◆ TEXTE FOURNI
-=-=-
@bouffon(s) du roi
Dès que le rapport de forces lui devient plus favorable, la
bourgeoisie remet en cause les acquis non étatiques, comme la sécurité sociale
dans laquelle à l’origine était gérée par des représentants des salariés une
part socialisée du salaire. Aujourd’hui, les puissants cherchent à remodeler le
rôle de l’état mis en place après la seconde guerre mondiale : les fonctions
économiques et sociales doivent être soumises aux « lois du marché »
pour diminuer autant que possible la masse salariale. Tout ce qui est rentable
doit être privatisé. Sur ce qui n’est pas rentable, on fait le maximum
d’économies. Toutes les règles qui mettent du sable dans les rouages du
capitalisme (le code du travail) doivent être assouplies. par contre, il n’y a
aucun déclin dans la fonction répressive de l’état castagneur.
-=-=-
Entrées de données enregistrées

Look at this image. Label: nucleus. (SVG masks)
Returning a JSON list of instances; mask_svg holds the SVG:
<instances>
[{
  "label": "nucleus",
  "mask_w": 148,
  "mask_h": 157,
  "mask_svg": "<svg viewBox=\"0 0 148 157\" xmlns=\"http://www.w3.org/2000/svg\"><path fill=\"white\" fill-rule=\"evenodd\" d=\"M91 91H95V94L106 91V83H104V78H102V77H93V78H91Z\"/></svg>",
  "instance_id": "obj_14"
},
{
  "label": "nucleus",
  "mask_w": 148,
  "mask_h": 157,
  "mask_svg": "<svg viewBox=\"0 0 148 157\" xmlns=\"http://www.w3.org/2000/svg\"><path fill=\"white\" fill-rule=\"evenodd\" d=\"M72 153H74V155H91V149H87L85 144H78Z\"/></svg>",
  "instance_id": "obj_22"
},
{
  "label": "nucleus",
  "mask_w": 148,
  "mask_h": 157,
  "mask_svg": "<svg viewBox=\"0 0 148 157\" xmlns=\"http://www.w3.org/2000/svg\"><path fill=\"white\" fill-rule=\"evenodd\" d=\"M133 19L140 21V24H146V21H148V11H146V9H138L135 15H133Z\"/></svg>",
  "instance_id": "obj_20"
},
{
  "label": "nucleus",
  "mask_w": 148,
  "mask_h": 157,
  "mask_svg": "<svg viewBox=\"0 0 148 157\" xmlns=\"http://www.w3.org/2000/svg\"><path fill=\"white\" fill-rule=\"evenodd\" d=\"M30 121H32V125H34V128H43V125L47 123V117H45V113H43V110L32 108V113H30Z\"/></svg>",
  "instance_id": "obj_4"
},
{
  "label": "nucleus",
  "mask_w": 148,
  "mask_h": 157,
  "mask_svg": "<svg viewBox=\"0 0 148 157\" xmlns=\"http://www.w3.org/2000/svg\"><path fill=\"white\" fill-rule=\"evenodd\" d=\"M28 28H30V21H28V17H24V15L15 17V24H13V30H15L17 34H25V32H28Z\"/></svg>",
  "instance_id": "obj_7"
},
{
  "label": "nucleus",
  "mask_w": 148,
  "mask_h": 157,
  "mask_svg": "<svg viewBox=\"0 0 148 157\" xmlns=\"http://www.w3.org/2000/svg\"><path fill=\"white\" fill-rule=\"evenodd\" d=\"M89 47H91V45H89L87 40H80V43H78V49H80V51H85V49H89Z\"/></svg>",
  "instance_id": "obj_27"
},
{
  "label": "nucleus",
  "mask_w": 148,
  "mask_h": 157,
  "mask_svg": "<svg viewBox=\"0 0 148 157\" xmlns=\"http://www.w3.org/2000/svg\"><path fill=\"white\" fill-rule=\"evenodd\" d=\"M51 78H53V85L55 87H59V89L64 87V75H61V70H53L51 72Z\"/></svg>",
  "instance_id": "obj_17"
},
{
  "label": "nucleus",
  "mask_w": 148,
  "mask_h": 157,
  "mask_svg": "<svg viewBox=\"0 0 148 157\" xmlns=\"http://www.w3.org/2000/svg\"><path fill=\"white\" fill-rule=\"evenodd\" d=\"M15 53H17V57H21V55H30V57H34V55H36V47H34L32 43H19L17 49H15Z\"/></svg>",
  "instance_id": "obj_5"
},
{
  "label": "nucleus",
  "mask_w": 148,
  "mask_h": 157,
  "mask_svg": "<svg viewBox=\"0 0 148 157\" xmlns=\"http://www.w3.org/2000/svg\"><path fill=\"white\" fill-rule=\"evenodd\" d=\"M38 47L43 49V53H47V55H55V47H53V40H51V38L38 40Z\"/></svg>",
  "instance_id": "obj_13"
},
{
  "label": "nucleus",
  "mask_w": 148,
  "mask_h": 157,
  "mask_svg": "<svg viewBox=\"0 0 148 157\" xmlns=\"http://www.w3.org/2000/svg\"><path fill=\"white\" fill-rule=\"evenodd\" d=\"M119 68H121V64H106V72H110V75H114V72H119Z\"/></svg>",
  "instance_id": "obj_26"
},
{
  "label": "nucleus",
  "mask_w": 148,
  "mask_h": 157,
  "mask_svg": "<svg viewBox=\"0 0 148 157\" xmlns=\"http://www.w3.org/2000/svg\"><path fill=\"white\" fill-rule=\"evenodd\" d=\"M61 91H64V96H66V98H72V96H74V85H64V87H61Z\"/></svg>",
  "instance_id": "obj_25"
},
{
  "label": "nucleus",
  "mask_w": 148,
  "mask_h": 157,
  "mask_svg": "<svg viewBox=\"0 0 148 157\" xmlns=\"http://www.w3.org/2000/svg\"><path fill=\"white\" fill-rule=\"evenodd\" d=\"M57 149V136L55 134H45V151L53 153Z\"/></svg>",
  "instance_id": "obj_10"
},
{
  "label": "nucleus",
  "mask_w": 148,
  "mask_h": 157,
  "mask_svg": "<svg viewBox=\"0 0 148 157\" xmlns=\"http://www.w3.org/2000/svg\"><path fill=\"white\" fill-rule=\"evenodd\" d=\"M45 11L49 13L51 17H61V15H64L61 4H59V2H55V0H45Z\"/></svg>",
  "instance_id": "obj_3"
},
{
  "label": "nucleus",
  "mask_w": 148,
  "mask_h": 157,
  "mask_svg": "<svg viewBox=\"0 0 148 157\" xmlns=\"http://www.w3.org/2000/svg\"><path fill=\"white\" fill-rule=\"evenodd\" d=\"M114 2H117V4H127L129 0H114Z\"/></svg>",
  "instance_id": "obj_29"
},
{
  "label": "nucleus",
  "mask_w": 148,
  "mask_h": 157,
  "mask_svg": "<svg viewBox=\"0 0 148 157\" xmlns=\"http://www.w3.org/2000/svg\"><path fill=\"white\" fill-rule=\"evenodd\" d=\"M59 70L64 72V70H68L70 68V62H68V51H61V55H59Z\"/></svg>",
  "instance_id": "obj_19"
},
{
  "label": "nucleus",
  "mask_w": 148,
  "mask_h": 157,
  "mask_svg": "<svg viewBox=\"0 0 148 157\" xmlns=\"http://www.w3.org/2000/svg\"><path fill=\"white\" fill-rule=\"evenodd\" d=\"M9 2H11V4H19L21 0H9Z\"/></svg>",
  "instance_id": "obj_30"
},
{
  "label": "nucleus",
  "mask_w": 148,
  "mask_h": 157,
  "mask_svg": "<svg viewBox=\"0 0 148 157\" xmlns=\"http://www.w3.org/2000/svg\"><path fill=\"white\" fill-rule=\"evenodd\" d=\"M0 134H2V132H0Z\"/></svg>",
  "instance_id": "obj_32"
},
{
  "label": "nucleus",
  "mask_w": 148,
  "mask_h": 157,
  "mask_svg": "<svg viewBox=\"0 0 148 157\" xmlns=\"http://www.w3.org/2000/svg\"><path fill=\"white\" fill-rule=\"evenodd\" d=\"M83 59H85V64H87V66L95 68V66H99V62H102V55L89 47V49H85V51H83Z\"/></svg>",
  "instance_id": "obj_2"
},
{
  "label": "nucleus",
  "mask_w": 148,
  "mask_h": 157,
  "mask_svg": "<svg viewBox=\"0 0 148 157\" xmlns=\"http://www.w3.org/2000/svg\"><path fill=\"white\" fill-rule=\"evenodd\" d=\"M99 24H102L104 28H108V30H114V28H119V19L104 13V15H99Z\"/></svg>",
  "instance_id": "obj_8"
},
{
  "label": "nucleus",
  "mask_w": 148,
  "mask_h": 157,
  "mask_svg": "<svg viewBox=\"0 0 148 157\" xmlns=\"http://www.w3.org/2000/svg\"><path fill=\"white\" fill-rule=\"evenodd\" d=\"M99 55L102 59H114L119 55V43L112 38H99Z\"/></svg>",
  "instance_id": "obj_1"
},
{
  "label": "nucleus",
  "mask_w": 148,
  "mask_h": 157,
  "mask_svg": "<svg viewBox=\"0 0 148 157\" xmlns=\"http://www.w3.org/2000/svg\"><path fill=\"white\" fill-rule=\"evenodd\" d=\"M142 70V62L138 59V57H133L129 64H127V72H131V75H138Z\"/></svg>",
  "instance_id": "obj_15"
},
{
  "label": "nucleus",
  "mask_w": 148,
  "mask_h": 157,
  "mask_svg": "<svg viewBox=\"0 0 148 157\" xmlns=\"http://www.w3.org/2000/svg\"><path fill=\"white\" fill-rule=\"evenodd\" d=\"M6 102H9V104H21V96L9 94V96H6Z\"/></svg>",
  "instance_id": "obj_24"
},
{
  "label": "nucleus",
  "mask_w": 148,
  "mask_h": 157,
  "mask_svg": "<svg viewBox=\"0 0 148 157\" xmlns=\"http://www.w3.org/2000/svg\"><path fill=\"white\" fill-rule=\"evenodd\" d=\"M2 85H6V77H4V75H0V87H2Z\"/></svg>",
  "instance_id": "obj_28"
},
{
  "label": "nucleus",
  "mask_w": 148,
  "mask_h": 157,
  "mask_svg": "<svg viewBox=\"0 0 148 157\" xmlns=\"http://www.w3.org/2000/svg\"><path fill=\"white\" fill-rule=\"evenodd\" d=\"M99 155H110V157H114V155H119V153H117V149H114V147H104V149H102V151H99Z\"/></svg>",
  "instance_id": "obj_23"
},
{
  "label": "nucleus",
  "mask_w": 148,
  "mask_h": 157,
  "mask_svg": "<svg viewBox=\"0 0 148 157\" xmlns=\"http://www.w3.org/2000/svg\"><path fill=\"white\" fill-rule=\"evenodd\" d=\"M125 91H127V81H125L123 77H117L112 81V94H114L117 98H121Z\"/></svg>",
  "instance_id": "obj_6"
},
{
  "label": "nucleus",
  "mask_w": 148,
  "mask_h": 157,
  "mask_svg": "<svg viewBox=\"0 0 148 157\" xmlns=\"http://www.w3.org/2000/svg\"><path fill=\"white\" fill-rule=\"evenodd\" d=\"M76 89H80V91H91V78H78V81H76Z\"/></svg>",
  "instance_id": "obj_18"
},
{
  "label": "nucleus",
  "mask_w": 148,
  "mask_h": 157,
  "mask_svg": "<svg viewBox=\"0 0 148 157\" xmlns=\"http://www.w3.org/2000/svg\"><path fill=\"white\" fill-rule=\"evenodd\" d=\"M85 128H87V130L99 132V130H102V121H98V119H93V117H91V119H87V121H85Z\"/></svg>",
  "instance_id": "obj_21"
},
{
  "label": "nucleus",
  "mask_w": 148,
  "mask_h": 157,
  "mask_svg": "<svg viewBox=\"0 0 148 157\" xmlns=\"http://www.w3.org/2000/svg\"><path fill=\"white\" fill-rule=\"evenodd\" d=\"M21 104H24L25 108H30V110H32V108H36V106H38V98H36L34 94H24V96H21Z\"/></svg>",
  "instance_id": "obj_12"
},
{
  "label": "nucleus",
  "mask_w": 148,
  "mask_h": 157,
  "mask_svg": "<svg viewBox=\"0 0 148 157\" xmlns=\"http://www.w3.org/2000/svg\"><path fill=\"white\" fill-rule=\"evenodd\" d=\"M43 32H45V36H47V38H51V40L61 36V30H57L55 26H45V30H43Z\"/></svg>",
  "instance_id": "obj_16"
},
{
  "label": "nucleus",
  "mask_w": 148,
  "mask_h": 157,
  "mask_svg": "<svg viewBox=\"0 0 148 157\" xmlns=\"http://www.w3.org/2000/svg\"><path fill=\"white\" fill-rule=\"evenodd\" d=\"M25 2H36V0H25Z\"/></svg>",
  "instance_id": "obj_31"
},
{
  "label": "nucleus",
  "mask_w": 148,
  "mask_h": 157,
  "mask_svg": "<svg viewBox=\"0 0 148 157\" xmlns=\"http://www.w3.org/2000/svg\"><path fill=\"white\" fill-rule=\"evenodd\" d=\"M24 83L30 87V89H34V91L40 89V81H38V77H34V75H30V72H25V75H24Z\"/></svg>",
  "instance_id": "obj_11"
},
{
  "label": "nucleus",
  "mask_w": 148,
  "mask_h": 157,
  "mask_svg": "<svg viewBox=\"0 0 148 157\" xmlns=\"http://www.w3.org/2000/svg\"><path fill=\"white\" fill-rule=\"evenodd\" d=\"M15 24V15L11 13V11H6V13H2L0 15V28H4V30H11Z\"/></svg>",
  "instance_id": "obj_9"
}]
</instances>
-=-=-
◆ CONSIGNE
Poursuivez le texte sur la remise en cause des acquis sociaux et le rôle de l'État, à partir de sa dernière phrase.

◆ PRODUCTION ATTENDUE
La « démocratie » libérale s’arrête aux portes des
entreprises, ce qui est une contradiction fondamentale. Des imposteurs détournent
les espoirs des salariés en utilisant leurs votes pour renforcer l’idéologie
dominante par la fabrique du consentement, et l’état devient une institution
hors de contrôle de la population.
Renverser ce type d’état bourgeois ne peut se traduire que
par un nouvel état destiné à s’bolir lui-même mais nécessaire tant que le «
totalitarisme privé » seront plus forts que le « totalitarisme public ».
Ce n’est ni en faisant des prières ni en écoutant des discours que les opprimés
obligeront les puissances d’argent à lâcher les rênes.